◆ PROBLEM TO SOLVE: Begin at the line that has "What is the distance" and continue through the end of the records. Write each of those lines again, requests included, but multiply every number in the answers, whether a distance or a coordinate, by 1.65, rounding each result to as many decimal places as the original had, with halves rounded up.

◆ EXTRACTED ENTRIES:
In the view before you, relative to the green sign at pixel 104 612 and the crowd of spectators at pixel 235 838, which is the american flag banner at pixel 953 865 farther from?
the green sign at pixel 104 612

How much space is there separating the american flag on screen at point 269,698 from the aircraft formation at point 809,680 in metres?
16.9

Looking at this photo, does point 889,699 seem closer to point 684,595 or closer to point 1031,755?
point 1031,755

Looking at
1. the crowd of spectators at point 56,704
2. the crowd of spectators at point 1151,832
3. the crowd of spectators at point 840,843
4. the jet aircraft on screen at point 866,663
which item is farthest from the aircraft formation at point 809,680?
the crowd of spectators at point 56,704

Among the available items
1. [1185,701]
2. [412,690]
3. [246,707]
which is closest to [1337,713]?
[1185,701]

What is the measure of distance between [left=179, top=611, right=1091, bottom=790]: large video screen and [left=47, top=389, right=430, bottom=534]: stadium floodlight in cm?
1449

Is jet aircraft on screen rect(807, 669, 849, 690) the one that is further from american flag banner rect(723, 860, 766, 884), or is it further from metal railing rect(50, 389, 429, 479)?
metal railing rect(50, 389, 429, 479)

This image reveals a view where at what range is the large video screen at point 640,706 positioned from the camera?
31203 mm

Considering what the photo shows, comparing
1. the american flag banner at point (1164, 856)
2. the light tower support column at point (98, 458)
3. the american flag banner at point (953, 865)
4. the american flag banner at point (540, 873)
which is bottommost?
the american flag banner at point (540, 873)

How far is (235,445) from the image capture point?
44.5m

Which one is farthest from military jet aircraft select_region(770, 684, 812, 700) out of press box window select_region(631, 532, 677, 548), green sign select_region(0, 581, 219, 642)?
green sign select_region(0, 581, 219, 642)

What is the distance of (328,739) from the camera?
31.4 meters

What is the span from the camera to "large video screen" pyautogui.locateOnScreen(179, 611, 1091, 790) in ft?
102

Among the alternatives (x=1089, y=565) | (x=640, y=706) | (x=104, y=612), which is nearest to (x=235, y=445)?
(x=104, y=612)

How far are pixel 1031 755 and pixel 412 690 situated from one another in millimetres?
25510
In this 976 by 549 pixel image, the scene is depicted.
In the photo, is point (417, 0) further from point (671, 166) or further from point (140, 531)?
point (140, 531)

◆ OUTPUT OF THE TASK:
What is the distance of (328,739) from the camera?
51.8 meters

What is the span from the camera to "large video screen" pyautogui.locateOnScreen(179, 611, 1091, 790) in ft?
168

Among the alternatives (x=1089, y=565) | (x=640, y=706) | (x=104, y=612), which is nearest to (x=235, y=445)?
(x=172, y=1010)

How far are pixel 1031 755 and pixel 412 690 situated from one another in millimetres?
42092
In this 976 by 549 pixel image, the scene is depicted.
In the photo, is point (417, 0) further from point (671, 166) or further from point (140, 531)?
point (231, 876)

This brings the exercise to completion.